As the launch of Disney+ drew near, there was both a fear and expectation that a PC filter would be put on classic Disney movies, censoring several scenes now deemed too controversial and outright racist. Now that Disney+ is live, it is now clear that Disney had no intention of censoring its content and instead opted for a disclaimer written in each film’s description. This news came at both the horror and relief of many Disniacs seeking their idea of “purity.”
But there is a major problem The Walt Disney Company is faced with: They CAN’T take those scenes out because we find them at what are objectively extremely crucial plot points. Here are three of the most controversial scenes to prove this point:
Please note: This piece does NOT deny the views of the majority today. Instead, this piece stands to prove unfortunately objective points of storytelling and to show a need for us to be able to view stories through a lens beyond our own.
1) Jim Crow and his Murder in Dumbo
Yes, the lead crow in Dumbo is named Jim Crow. Yes, a “murder” is what you call a group of crows, and yes, together, they are portrayed in ways that would make the Twittersphere cry “racist!” But these wise-cracking birds appear in one of the most important scenes in the film.
Why are they so important? THEY TEACH DUMBO TO FLY. They give him the magic feather, and they sing the most iconic song to come out of that movie after “Baby Mine”: “When I see a elephant fly”(which includes an ingenious level of puns). In all the racist ebonics-shouting hokiness, these crows are intended to be seen as heroes in what was written at the time to be a scene that starts with heckling banter and turns into one that’s fun, and literally uplifting.
2) The Siamese Cat Song in Lady and the Tramp
Okay, outside of the obviously racist cartoony Asian voices, this is still just a creepy, annoying, and uncomfortable song that should make everybody cringe. But it is a crucial scene for this telling.
Why are they so important? Because the cats sing their song as they trash the house, and they represent an invasion on Lady’s home on an animal front as well as Aunt Sara’s human front. It is after this that the cats frame Lady for the crimes, and it drives their owner, Aunt Sara, to put Lady in a muzzle. The muzzle was the last straw, and Lady ran away. That scene is supposed to be disturbing and uncomfortable and distasteful from every angle and be a driving force to get Lady out of the house and on her adventure with Tramp.
3) The Indian Tribe in Peter Pan.
I was just going to mention the Powwow scene, but let’s talk about their role in the movie in general. Disney has a horrid track record of portraying Amerindians in a way that that would be favored in today’s society, and the straight-up red-faced, raspy-voiced portrayal of the Indians in Peter Pan is no exception (especially when the “beautiful” women like Tiger Lily are shown to have the most caucasian features, but that’s a-whole-nother can of worms). But they are still crucial to the story.
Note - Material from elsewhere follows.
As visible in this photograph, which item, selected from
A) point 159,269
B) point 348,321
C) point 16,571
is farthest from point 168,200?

Why are they so important? Well, for those of you who know Peter Pan, you know J.M. Barrie made them a rather crucial part of the story, and the same is true for Disney’s version. When John, Michael, and the Lost Boys get captured by the Indians, we learn that Tiger Lily was captured by Captain Hook, which sends Peter and Wendy on their quest. The Powwow scene–which is meant to serve as comic relief after the intense encounter with Captain Hook–is what finally disillusions Wendy to Neverland and makes her ready to go home.
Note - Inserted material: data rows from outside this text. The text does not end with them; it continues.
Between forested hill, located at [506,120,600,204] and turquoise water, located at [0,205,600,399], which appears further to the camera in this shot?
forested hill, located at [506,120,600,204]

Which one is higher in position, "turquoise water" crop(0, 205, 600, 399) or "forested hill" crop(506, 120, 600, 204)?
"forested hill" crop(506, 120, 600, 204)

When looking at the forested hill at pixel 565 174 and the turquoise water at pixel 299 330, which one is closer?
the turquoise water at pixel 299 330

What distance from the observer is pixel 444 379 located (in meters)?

In short, there is no clean way to sufficiently clean up these stories other than investing in remakes to re-write movies and Disney canon to fit our time. Adding disclaimers and keeping the movies pure is the best way to go. But this writer wants to challenge every Disniac out there to try to view these movies from the world for which they were released and understand that none of the above scenes were produced to be maliciously racist and degrading. Society has a way of making things once okay be not okay anymore.
We should teach the next generation of Disniacs to see that dissonance between the moviegoing world of the past and today so that they can still appreciate these films for what they are, and still see what is good and funny today while understanding what is not OK anymore. Believe it or not, it is possible. Getting hung up on every PR blemish–with Disney or otherwise–is just as bad as agreeing with or blatantly ignoring them.